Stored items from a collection
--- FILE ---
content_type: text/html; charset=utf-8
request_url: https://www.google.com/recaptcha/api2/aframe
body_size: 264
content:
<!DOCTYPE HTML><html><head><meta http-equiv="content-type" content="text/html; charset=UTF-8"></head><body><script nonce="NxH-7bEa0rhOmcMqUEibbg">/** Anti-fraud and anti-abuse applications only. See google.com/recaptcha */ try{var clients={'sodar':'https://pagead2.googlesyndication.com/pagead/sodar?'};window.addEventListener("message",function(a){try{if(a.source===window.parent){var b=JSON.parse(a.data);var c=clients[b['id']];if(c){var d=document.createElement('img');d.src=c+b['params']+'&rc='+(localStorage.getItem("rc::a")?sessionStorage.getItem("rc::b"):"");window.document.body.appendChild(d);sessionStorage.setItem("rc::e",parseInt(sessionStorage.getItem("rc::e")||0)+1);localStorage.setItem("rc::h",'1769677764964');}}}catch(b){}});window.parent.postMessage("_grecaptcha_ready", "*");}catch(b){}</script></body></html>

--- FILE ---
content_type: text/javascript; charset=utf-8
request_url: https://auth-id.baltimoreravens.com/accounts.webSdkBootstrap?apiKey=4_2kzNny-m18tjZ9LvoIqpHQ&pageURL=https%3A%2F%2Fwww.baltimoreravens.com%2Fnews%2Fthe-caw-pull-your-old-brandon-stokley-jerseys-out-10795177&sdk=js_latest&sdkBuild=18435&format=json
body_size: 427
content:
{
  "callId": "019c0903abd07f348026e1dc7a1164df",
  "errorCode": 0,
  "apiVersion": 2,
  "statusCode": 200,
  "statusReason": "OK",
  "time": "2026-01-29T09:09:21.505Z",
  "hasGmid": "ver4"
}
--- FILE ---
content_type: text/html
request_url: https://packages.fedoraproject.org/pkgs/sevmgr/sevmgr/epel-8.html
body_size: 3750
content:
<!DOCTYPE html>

## PROBLEM
Return every record above exactly as it appears.

## ANSWER SECTION
--- FILE ---
content_type: text/html; charset=utf-8
request_url: https://www.google.com/recaptcha/api2/aframe
body_size: 264
content:
<!DOCTYPE HTML><html><head><meta http-equiv="content-type" content="text/html; charset=UTF-8"></head><body><script nonce="NxH-7bEa0rhOmcMqUEibbg">/** Anti-fraud and anti-abuse applications only. See google.com/recaptcha */ try{var clients={'sodar':'https://pagead2.googlesyndication.com/pagead/sodar?'};window.addEventListener("message",function(a){try{if(a.source===window.parent){var b=JSON.parse(a.data);var c=clients[b['id']];if(c){var d=document.createElement('img');d.src=c+b['params']+'&rc='+(localStorage.getItem("rc::a")?sessionStorage.getItem("rc::b"):"");window.document.body.appendChild(d);sessionStorage.setItem("rc::e",parseInt(sessionStorage.getItem("rc::e")||0)+1);localStorage.setItem("rc::h",'1769677764964');}}}catch(b){}});window.parent.postMessage("_grecaptcha_ready", "*");}catch(b){}</script></body></html>

--- FILE ---
content_type: text/javascript; charset=utf-8
request_url: https://auth-id.baltimoreravens.com/accounts.webSdkBootstrap?apiKey=4_2kzNny-m18tjZ9LvoIqpHQ&pageURL=https%3A%2F%2Fwww.baltimoreravens.com%2Fnews%2Fthe-caw-pull-your-old-brandon-stokley-jerseys-out-10795177&sdk=js_latest&sdkBuild=18435&format=json
body_size: 427
content:
{
  "callId": "019c0903abd07f348026e1dc7a1164df",
  "errorCode": 0,
  "apiVersion": 2,
  "statusCode": 200,
  "statusReason": "OK",
  "time": "2026-01-29T09:09:21.505Z",
  "hasGmid": "ver4"
}
--- FILE ---
content_type: text/html
request_url: https://packages.fedoraproject.org/pkgs/sevmgr/sevmgr/epel-8.html
body_size: 3750
content:
<!DOCTYPE html>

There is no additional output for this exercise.